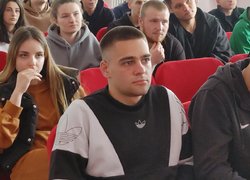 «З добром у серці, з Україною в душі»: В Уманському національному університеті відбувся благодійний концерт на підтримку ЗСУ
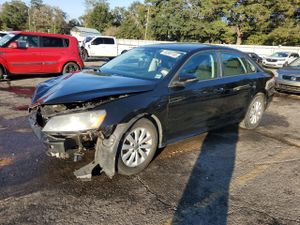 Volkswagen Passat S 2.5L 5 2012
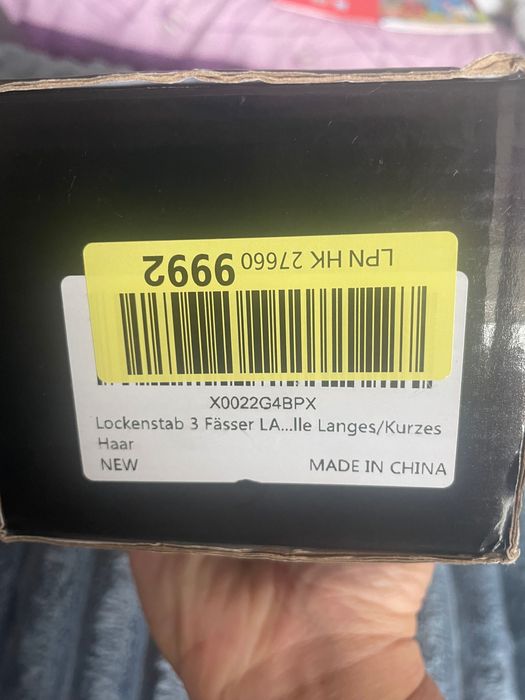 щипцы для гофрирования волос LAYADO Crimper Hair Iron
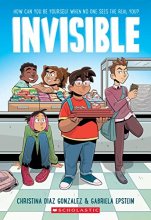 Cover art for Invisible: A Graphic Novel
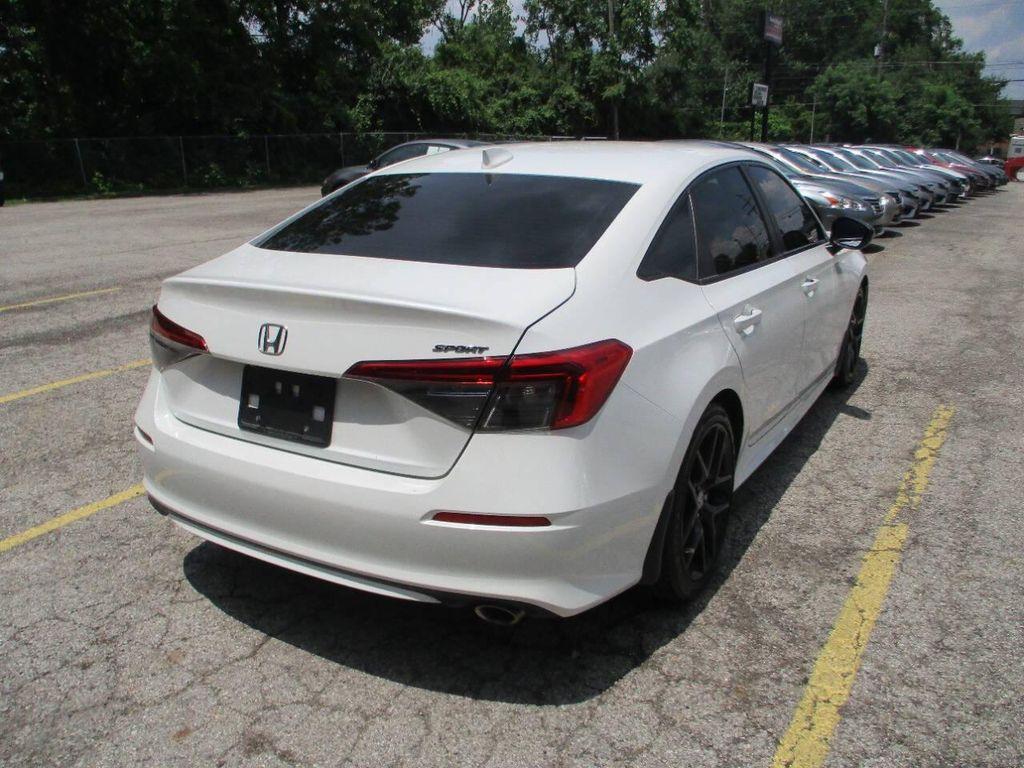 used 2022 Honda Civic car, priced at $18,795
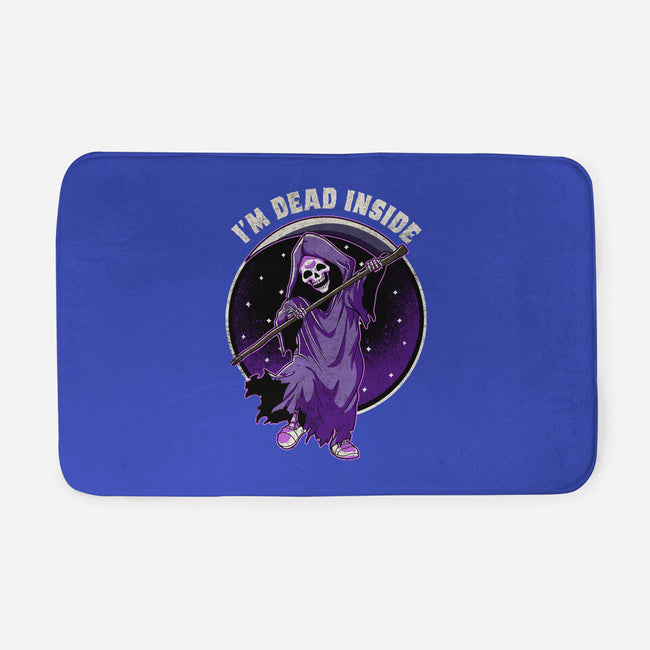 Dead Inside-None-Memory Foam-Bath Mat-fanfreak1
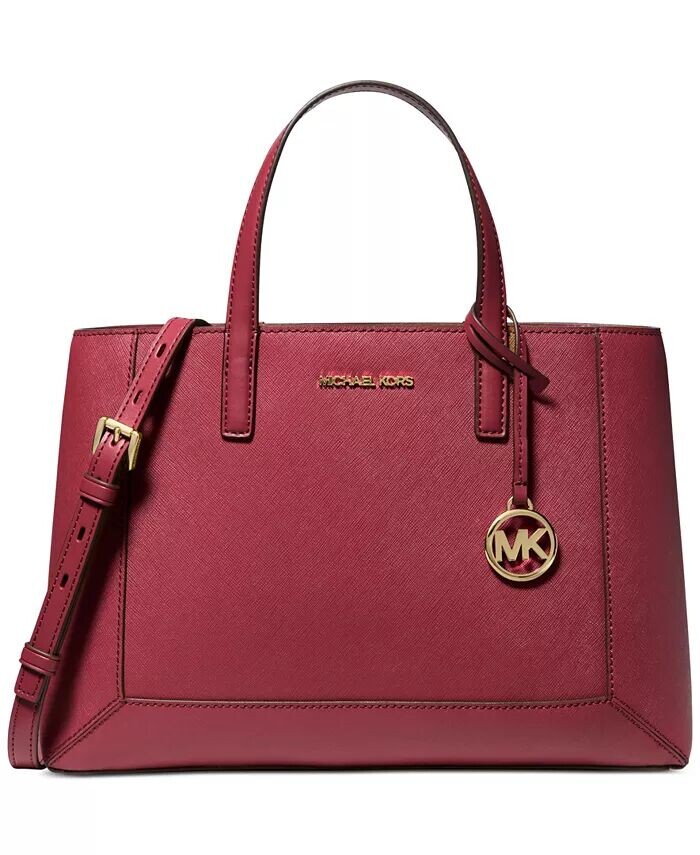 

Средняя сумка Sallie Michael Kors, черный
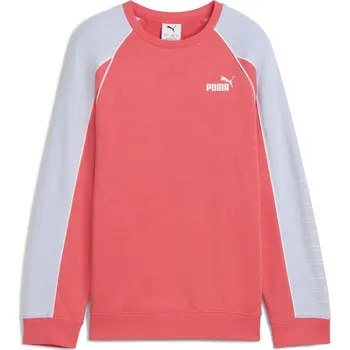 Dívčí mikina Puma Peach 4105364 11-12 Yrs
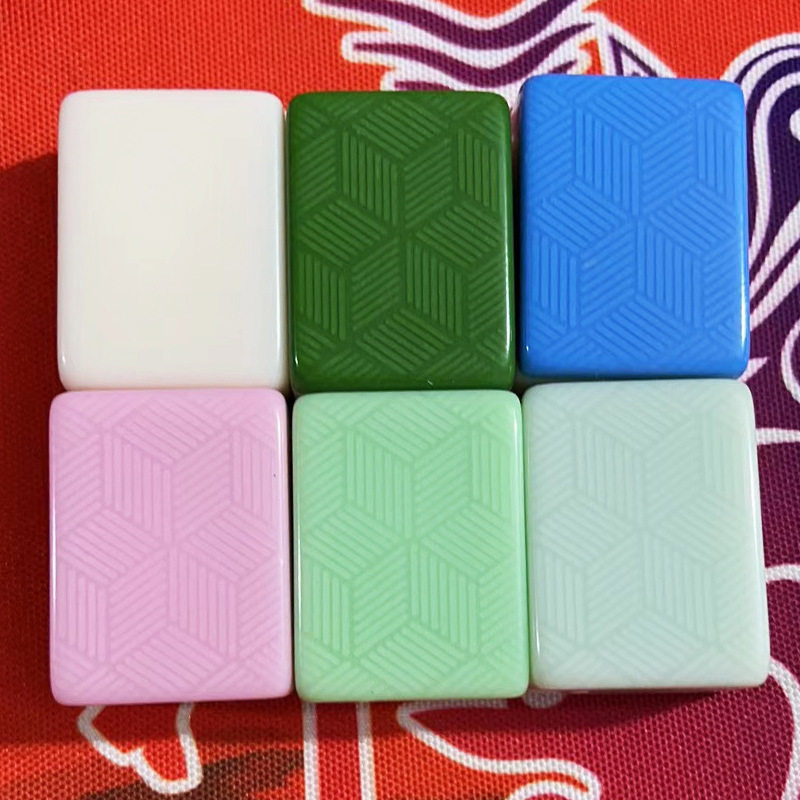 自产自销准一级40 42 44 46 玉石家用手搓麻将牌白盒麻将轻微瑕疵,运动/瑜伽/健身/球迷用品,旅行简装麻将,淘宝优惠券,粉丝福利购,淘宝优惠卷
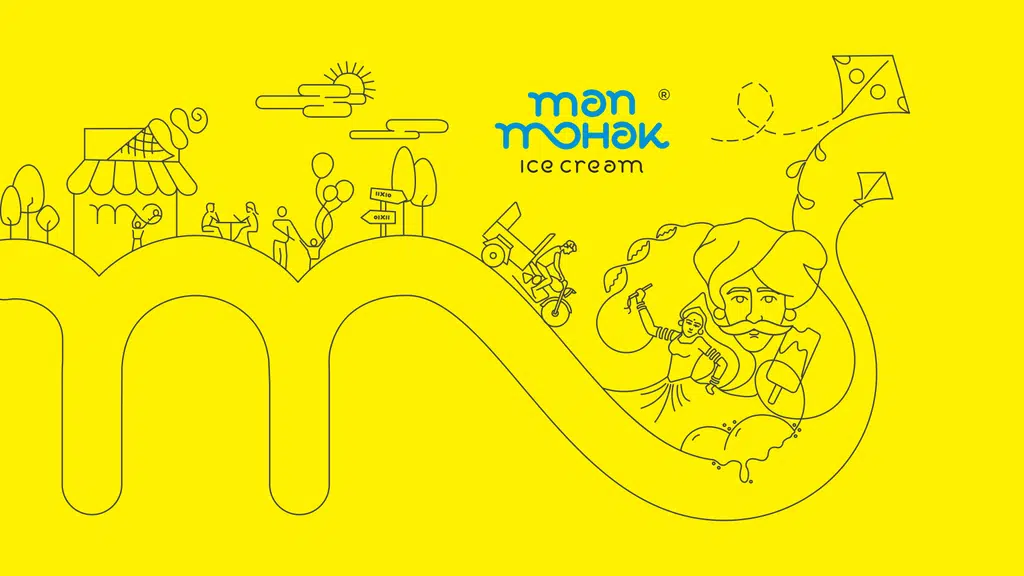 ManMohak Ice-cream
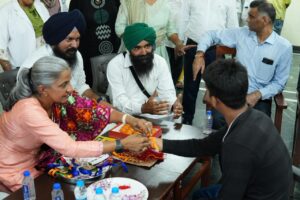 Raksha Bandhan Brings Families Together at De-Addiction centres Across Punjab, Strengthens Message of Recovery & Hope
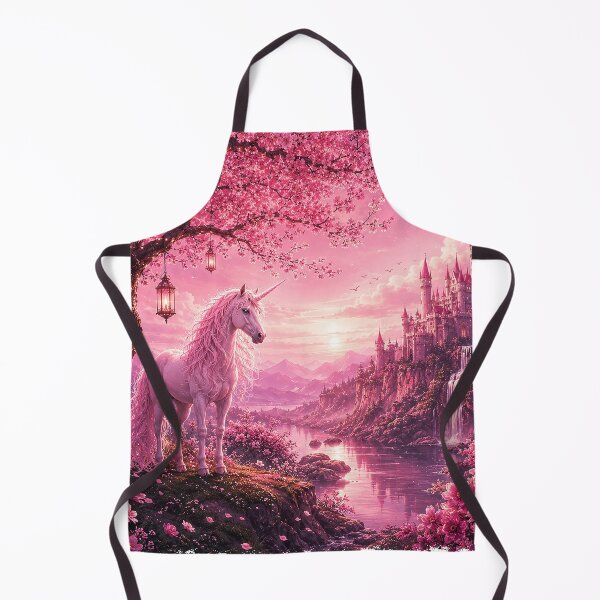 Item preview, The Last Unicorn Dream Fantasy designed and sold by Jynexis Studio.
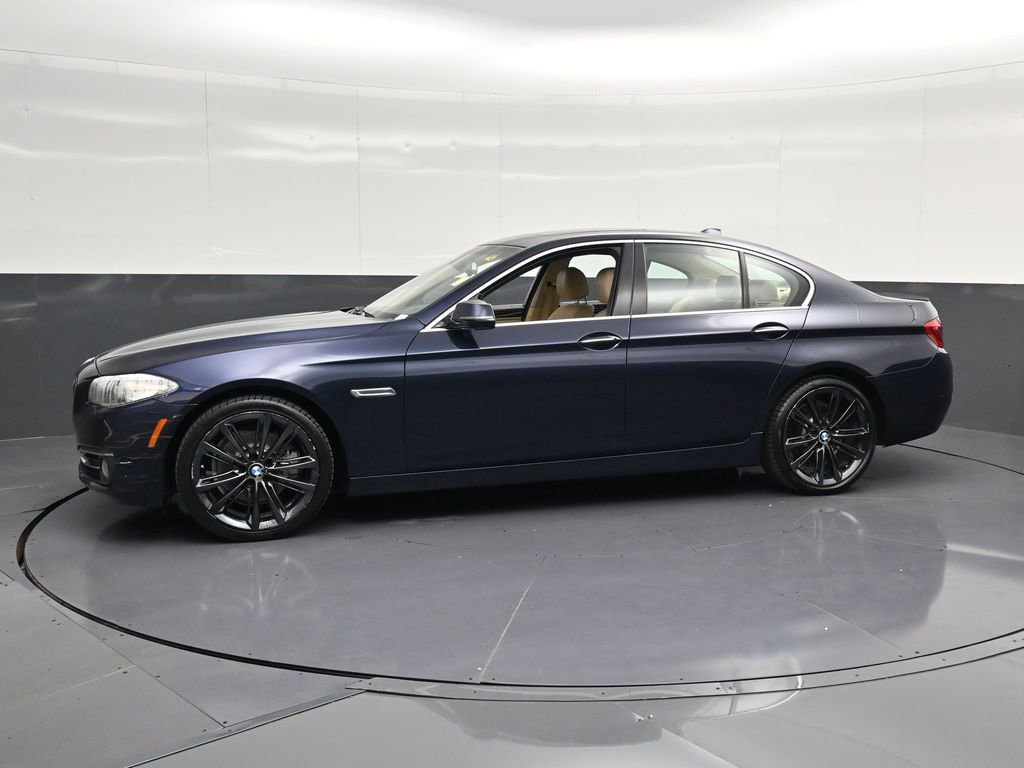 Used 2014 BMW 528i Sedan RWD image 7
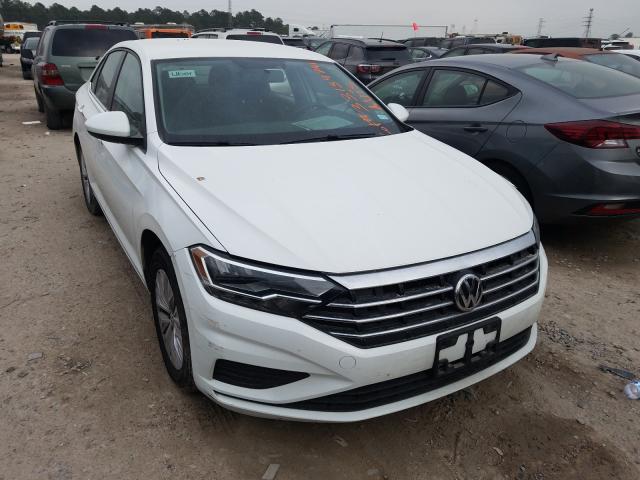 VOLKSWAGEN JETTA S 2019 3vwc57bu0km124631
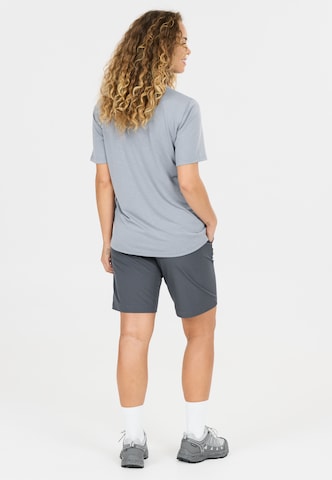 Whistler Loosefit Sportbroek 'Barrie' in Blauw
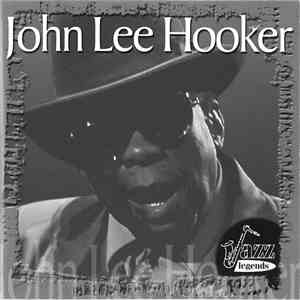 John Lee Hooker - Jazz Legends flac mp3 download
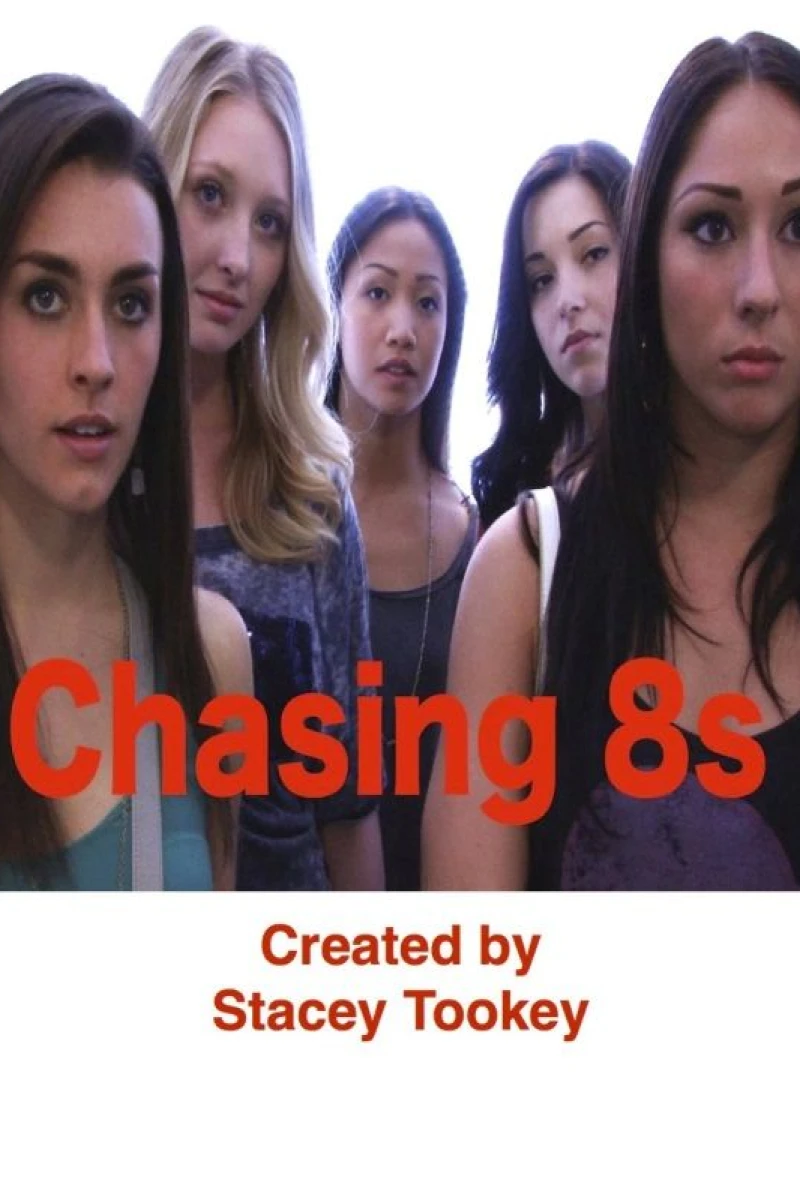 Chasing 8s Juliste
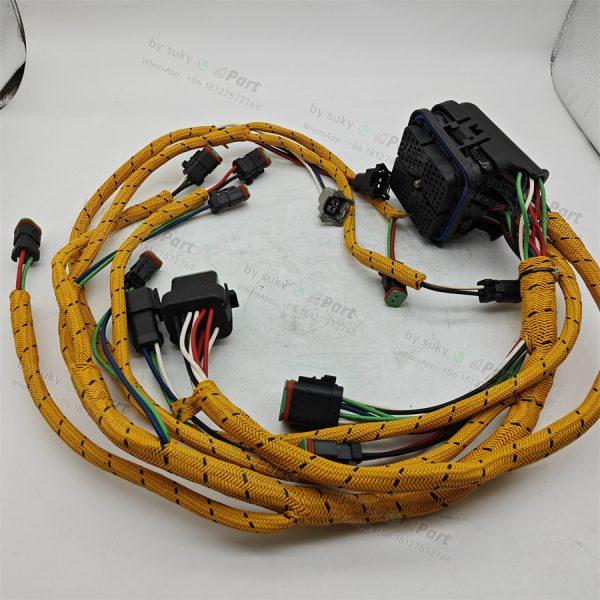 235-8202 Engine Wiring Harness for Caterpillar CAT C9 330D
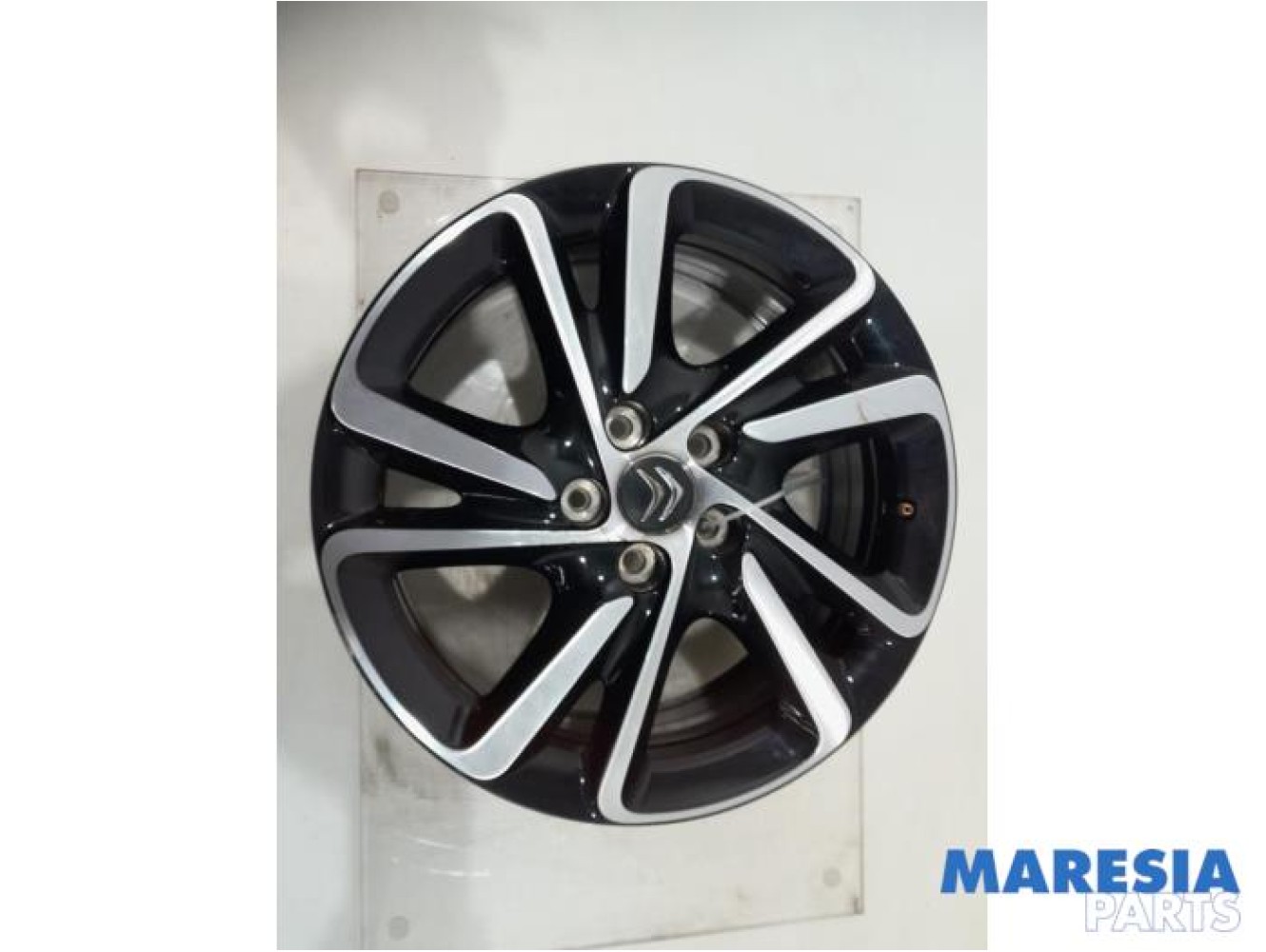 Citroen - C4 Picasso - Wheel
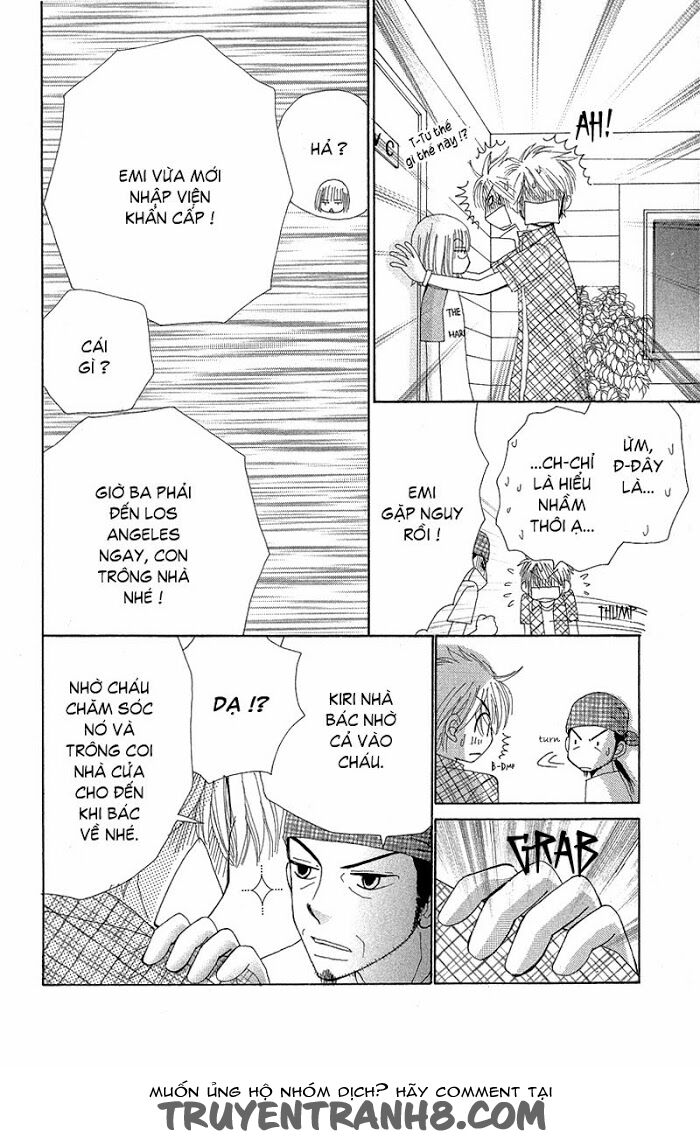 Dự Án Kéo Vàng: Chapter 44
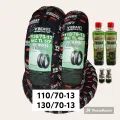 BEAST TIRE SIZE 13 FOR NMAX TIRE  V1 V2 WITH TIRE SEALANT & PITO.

※ ※ ※

*Work item:*
Output, exactly, all the records above; include no pictures.

*Exercise result:*
 «З добром у серці, з Україною в душі»: В Уманському національному університеті відбувся благодійний концерт на підтримку ЗСУ
 Volkswagen Passat S 2.5L 5 2012
 щипцы для гофрирования волос LAYADO Crimper Hair Iron
 Cover art for Invisible: A Graphic Novel
 used 2022 Honda Civic car, priced at $18,795
 Dead Inside-None-Memory Foam-Bath Mat-fanfreak1

Средняя сумка Sallie Michael Kors, черный
 Dívčí mikina Puma Peach 4105364 11-12 Yrs
 自产自销准一级40 42 44 46 玉石家用手搓麻将牌白盒麻将轻微瑕疵,运动/瑜伽/健身/球迷用品,旅行简装麻将,淘宝优惠券,粉丝福利购,淘宝优惠卷
 ManMohak Ice-cream
 Raksha Bandhan Brings Families Together at De-Addiction centres Across Punjab, Strengthens Message of Recovery & Hope
 Item preview, The Last Unicorn Dream Fantasy designed and sold by Jynexis Studio.
 Used 2014 BMW 528i Sedan RWD image 7
 VOLKSWAGEN JETTA S 2019 3vwc57bu0km124631
 Whistler Loosefit Sportbroek 'Barrie' in Blauw
 John Lee Hooker - Jazz Legends flac mp3 download
 Chasing 8s Juliste
 235-8202 Engine Wiring Harness for Caterpillar CAT C9 330D
 Citroen - C4 Picasso - Wheel
 Dự Án Kéo Vàng: Chapter 44
 BEAST TIRE SIZE 13 FOR NMAX TIRE  V1 V2 WITH TIRE SEALANT & PITO.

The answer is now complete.